Automated Classification of Pulmonary Nodules for Lung Adenocarcinomas Risk Evaluation: An Effective CT Analysis by Clustering Density Distribution Algorithm

作者:Vanbang Le; Yang, Dawei; Zhu, Yu*; Zheng, Bingbing; Bai, Chunxue; Quocthinh Nguyen; Shi, Hongcheng
来源:Journal of Medical Imaging and Health Informatics, 2017, 7(8): 1753-1758.
DOI:10.1166/jmihi.2017.2259

摘要

To improve the lung nodule classification efficiency, we proposed an effective density distribution feature extraction algorithm and combined with pattern recognition models to evaluate the classification system. Our proposed feature extraction algorithm first randomly collected a large number of blocks from lung tumor images and determined the distance matrix by calculating the relationships among the image blocks.
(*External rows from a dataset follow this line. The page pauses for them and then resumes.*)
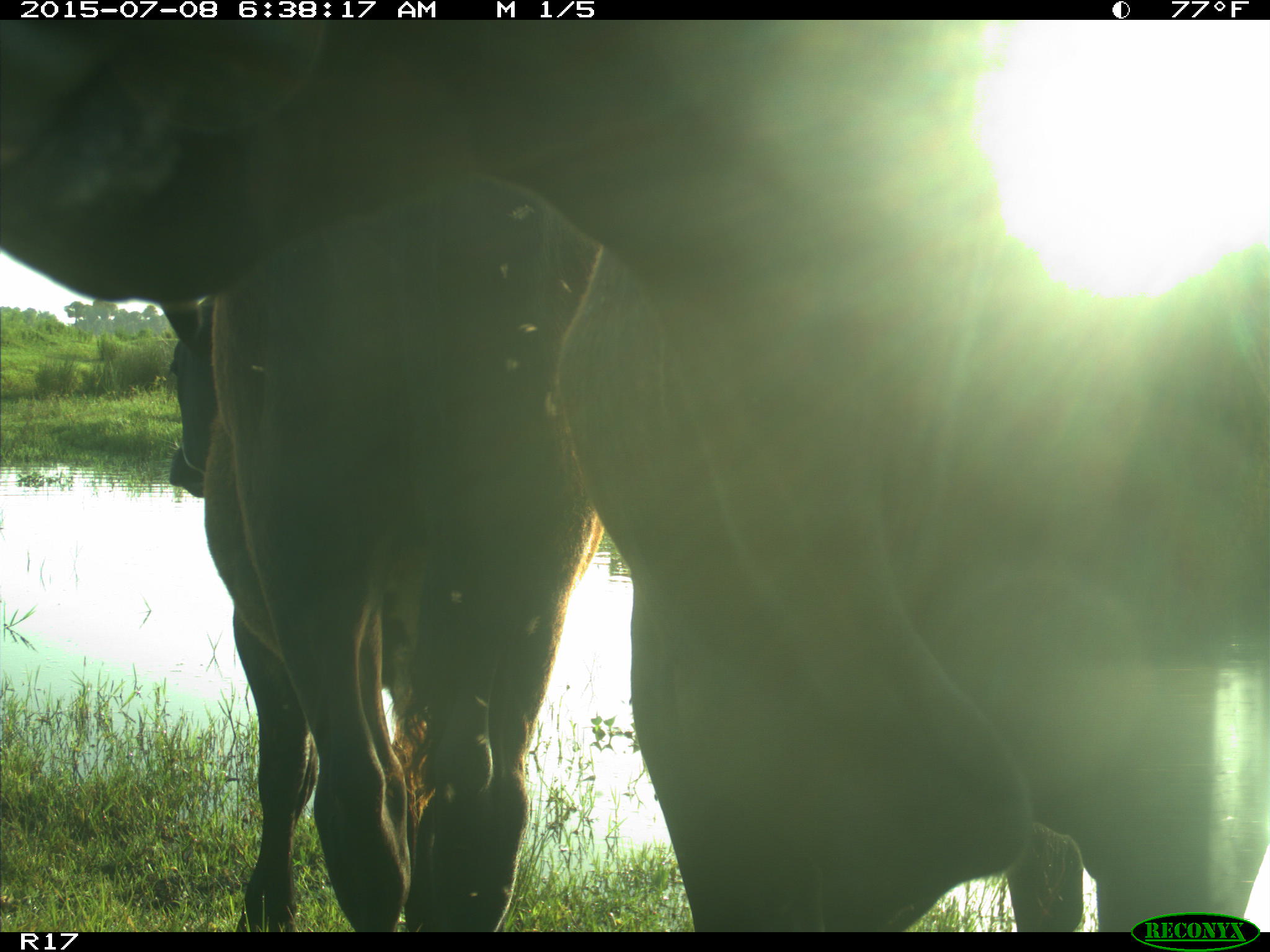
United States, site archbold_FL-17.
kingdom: Animalia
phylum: Chordata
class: Mammalia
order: Artiodactyla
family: Bovidae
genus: Bos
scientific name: Bos taurus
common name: domestic cow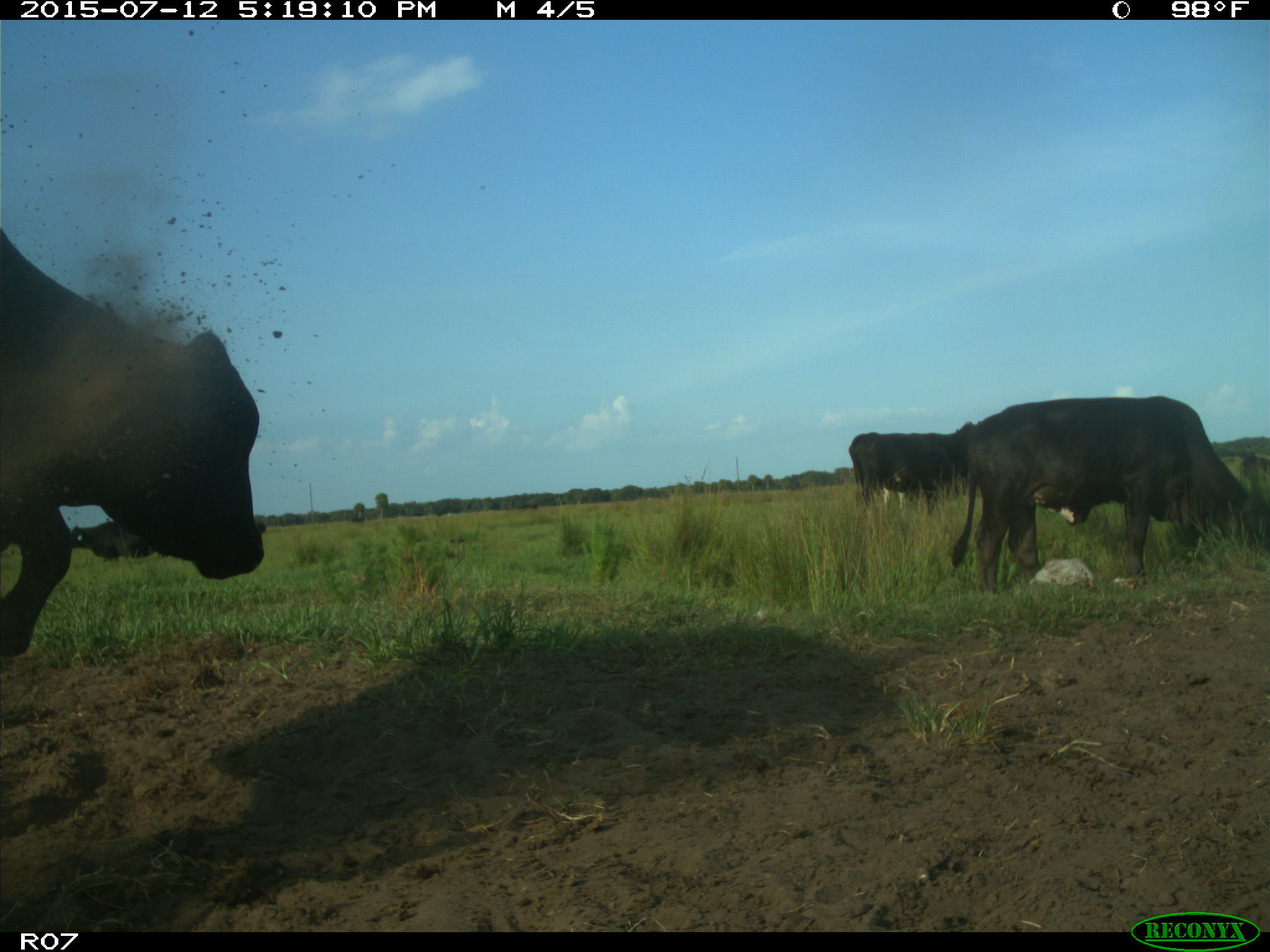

Then, we used the K-means clustering methods to classify the current image blocks and obtained 10 cluster centers. After that, we calculated the distribution density features by mapping CT value of nodule image pixels with the 10 cluster centers and extracted a 10-dimensional feature vector. Finally, the extracted feature vectors were divided into training and testing set to identify lung adenocarcinomas risk levels by Random Forest classification model. The AUC and the best accuracy achieved by the proposed method are 0.9144 +/- 0.0411 (p = 0.0002) and 89.20% respectively for ZSDB dataset. We also evaluated the classification framework in LIDC-IDRI dataset, the AUC is 0.8234 +/- 0.0703 (p = 0.0009) and the best accuracy is 82.92%. The proposed method outperforms the most recent techniques, and the experimental results show the great robustness of the proposed method for different lung CT image datasets.